Given material –
======

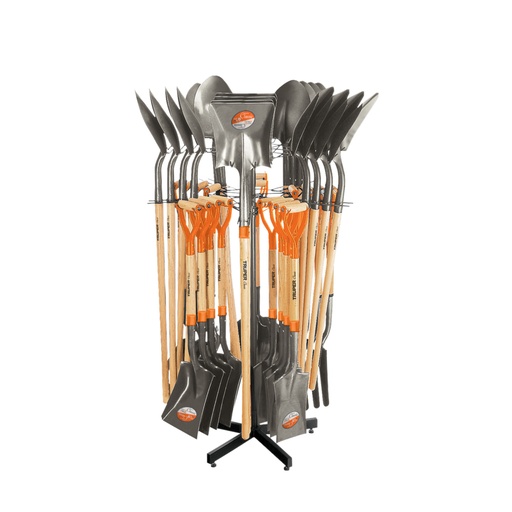 [50050] Rack giratorio para palas y bieldos, TRUPER R-GIR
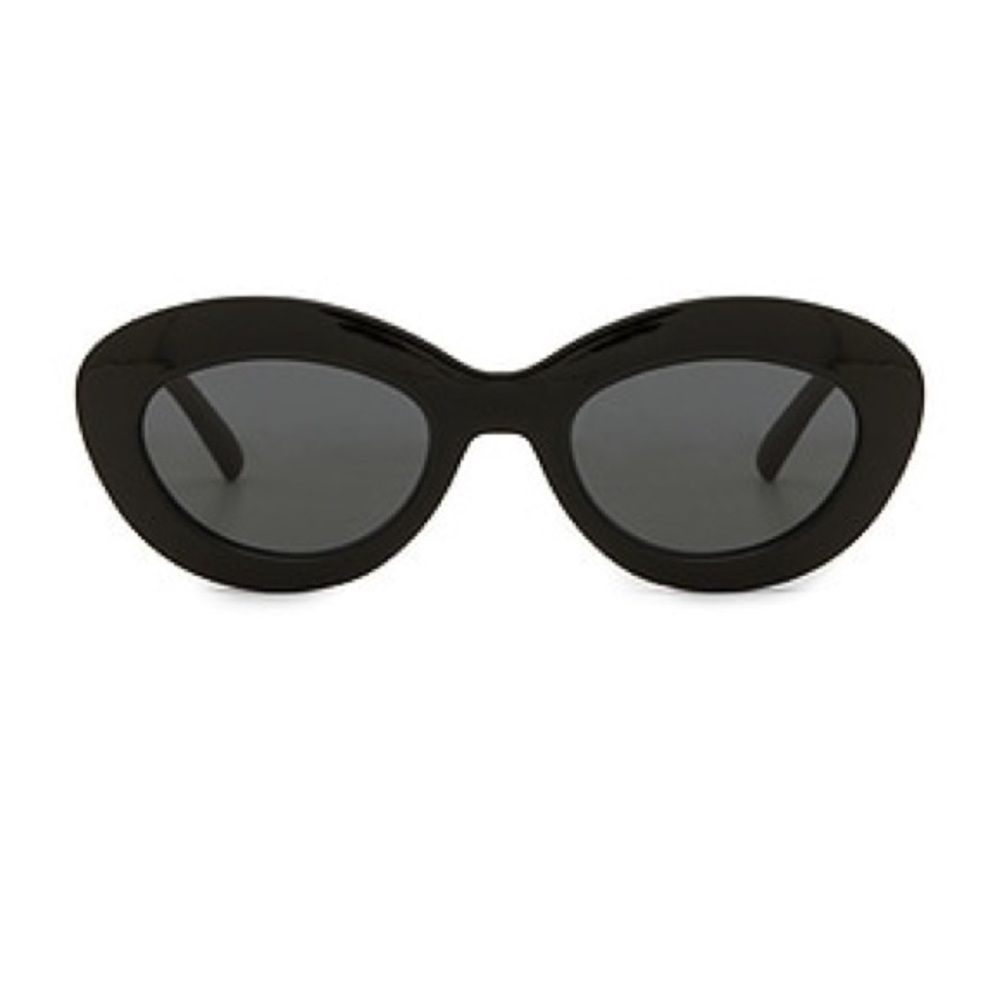 Le Specs - Women's Fluxus Round Sunglasses, 49mm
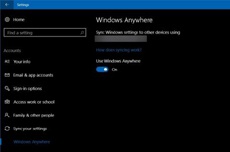 Microsoft тестирует функцию Windows Anywhere в Windows 10 Redstone 2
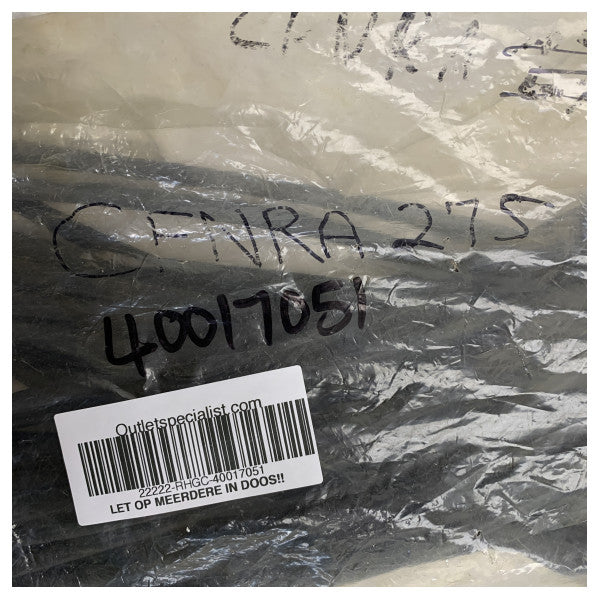 Cinghie in gomma durevoli Scanmar per uso marino – bande resistenti ai raggi UV e all'acqua salata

======

Exercise brief –
In the answer, retype exactly and only the lines from the one holding "Microsoft тестирует функцию" through the end of the listing, keeping both ends and dropping every picture.

Written solution –
 Microsoft тестирует функцию Windows Anywhere в Windows 10 Redstone 2
 Cinghie in gomma durevoli Scanmar per uso marino – bande resistenti ai raggi UV e all'acqua salata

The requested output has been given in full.